[RFC v3 1/9] arm: fiq: arbitrary mappings from IRQ to FIQ virqs

Daniel Thompson daniel.thompson at linaro.org
Thu Jun 12 02:54:25 PDT 2014


On 12/06/14 09:37, Linus Walleij wrote:
> On Thu, Jun 5, 2014 at 11:53 AM, Daniel Thompson
> <daniel.thompson at linaro.org> wrote:
> 
>> Currently enable_fiq/disable_fiq use a simple offset to convert an IRQ
>> virq into a FIQ virq. This is too inflexible for multi-platform kernels
>> and makes runtime error checking impossible.
>>
>> We solve this by introducing a flexible mapping that allows interrupt
>> controllers that support FIQ to register those mappings. This, in turn,
>> makes it much possible for drivers in DT kernels to gain access to
>> FIQ virqs.
> 
> I always had a big problem with the term "virq" which I take to mean
> "virtual IRQ".

So do I...

That said, I think of it as the virtual as in virtual memory rather the
virtual contained within virtualization.


> The distinction is:
> 
> - Hardware IRQ offsets/numbers - a number encoded in HW
>   specs which we usually call hwirqs
> 
> - Linux IRQ numbers - just some number
> 
> Sometimes, just sometimes, the Linux IRQ number matches the
> HW numbers, and then I guess the IRQ is regarded "non-virtual".
> The only real effect being that the numbers shown in
> /proc/interrupts are the same in both columns... the leftmost
> column with the Linux IRQ number and the one right next to
> the IRQ controller name which is the hwirq local offset.
> 
> But all Linux IRQ numbers are virtual by definition. It's just some
> number that the kernel use as a cookie to look up the irq_desc.
> And one day we may get rid of IRQ numbers altogether.
> 
> I would prefer just to s/virq/irq/g on this patch or if that is
> disturbing something more to the point like s/virq/linux_irq/g.
> 
> Maybe this is a pointless battle, but still...

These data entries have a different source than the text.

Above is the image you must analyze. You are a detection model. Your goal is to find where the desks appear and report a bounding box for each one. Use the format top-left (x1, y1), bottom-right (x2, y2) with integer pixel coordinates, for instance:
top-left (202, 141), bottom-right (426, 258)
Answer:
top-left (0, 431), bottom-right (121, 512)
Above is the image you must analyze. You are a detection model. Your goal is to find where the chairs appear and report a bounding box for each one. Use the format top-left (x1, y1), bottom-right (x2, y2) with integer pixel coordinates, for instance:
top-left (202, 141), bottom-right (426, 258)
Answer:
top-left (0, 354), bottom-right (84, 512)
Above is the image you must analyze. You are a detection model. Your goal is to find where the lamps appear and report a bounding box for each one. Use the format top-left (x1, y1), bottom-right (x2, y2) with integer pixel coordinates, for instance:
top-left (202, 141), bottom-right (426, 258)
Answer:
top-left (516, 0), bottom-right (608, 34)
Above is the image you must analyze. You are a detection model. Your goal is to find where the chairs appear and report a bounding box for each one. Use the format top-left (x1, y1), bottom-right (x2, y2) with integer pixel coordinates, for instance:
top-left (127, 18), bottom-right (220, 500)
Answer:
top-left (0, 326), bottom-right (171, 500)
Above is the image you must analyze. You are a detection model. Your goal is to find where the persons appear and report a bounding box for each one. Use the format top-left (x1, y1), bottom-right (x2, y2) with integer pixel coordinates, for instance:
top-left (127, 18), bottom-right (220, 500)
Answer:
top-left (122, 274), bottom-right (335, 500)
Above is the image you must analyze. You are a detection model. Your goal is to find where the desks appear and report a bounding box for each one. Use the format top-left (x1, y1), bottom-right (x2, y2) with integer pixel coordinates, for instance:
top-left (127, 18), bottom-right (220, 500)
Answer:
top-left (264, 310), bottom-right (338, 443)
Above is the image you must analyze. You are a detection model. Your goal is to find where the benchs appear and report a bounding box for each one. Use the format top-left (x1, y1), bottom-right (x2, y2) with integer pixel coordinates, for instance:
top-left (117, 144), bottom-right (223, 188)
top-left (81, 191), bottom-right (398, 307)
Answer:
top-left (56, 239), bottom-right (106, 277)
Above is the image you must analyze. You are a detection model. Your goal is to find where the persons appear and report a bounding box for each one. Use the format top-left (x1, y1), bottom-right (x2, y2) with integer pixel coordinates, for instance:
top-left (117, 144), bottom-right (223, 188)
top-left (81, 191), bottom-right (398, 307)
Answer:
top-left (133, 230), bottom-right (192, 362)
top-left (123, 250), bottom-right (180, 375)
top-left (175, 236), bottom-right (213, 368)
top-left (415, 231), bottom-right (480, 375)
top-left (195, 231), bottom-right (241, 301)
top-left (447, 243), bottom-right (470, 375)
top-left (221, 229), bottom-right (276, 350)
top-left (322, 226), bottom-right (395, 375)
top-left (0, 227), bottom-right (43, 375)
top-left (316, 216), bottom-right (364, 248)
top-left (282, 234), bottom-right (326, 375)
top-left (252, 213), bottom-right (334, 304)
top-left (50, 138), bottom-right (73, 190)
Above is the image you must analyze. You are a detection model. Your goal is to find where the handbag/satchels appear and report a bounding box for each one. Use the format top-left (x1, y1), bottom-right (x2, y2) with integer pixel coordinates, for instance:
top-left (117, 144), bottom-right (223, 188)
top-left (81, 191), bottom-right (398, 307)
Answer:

I chose the term not because I have a personal attachement but because
that is how they are spelt in the C symbols within irqdomain.[ch] which
my patch relies upon heavily. The english documentation and comments is
(very nearly) strict about using "Linux IRQ" so I'll happily change all
the English text.

However...

I don't fancy s/virq/irq/ since this risks confusion between Linux irq
and ARM IRQ and I don't fancy s/virq/linux_irq/ because in the kernel
today virq is ~750x more frequenctly used than 'linux_irq' (git grep and
wc suggests its 1507 versus 2).

How strongly do you feel about this?